Data items ::
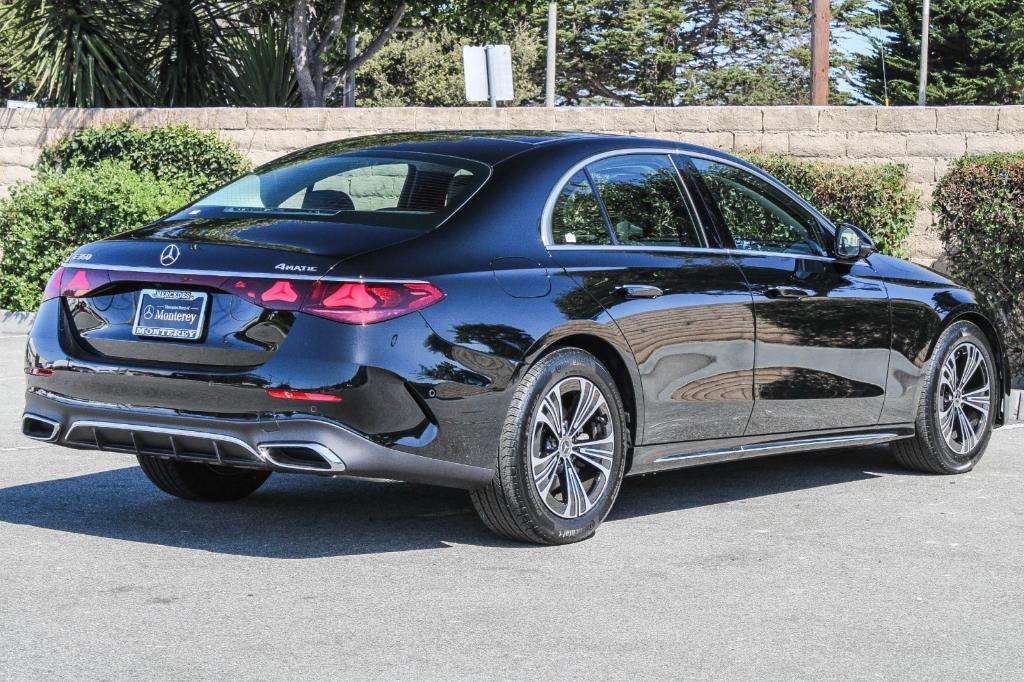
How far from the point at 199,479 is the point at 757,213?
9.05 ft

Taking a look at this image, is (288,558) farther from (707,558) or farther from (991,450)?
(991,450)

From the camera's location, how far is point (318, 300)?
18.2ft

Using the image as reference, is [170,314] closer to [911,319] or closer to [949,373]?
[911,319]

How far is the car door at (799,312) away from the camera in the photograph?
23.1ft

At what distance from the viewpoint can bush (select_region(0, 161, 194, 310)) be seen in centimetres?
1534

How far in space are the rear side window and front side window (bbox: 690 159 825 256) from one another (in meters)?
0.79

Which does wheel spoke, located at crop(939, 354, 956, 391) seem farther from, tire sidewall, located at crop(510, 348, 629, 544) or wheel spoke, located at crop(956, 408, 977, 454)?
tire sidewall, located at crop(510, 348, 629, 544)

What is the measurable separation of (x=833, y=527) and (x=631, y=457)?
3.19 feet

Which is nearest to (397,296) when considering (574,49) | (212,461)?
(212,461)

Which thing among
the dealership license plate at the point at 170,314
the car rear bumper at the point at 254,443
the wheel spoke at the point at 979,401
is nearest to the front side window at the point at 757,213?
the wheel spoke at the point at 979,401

* * *

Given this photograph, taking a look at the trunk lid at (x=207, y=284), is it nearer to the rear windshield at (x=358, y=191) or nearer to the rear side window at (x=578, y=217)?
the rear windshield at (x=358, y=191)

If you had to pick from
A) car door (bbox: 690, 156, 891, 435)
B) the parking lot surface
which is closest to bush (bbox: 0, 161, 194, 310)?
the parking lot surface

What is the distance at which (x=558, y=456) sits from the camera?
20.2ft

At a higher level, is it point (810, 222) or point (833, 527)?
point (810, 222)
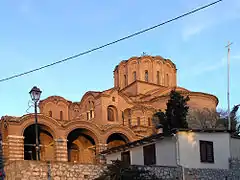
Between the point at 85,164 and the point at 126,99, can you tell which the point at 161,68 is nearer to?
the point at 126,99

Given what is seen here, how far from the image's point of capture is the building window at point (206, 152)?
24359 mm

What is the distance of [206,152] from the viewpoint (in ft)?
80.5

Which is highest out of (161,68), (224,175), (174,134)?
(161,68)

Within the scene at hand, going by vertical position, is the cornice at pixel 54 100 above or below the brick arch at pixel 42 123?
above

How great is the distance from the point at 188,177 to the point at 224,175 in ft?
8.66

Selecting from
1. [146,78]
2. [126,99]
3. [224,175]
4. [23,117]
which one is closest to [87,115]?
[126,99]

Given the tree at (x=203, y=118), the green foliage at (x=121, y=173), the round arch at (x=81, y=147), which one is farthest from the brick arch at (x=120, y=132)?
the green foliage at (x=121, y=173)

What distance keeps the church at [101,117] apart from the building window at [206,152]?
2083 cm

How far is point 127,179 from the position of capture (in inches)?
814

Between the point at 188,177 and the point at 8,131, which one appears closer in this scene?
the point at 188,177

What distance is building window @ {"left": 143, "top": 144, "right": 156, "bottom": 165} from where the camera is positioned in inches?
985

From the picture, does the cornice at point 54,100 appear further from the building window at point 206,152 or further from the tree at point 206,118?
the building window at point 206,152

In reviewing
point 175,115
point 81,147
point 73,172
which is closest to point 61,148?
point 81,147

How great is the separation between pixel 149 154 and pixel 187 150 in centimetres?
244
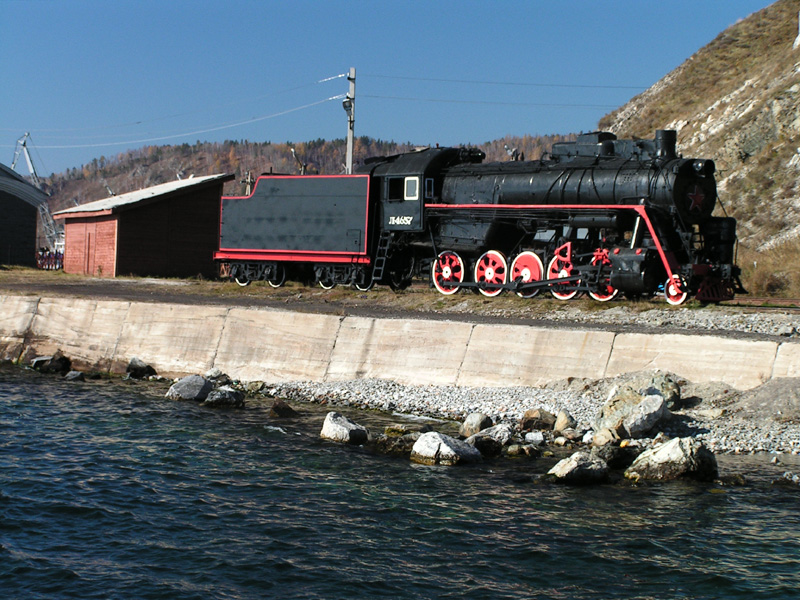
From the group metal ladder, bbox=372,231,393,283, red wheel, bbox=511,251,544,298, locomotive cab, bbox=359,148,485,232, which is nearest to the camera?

Directions :: Rewrite the records starting with the line with "Between the point at 188,177" and going on through the line with "From the group", replacing "camera" with "viewer" and keeping everything else the same. Omit the pictures from your answer.

The answer ::
Between the point at 188,177 and the point at 8,131, which one appears closer in this scene?
the point at 188,177

What distance is building window @ {"left": 143, "top": 144, "right": 156, "bottom": 165} from where the viewer is positioned in inches?
985

From the picture, does the cornice at point 54,100 appear further from the building window at point 206,152 or further from the tree at point 206,118?
the building window at point 206,152

In reviewing
point 175,115
point 81,147
point 73,172
which is closest to point 61,148?
point 81,147

How great is the separation between pixel 149 154 and pixel 187 150 in centimetres?
244
From the group metal ladder, bbox=372,231,393,283, red wheel, bbox=511,251,544,298, locomotive cab, bbox=359,148,485,232, which is nearest to the viewer?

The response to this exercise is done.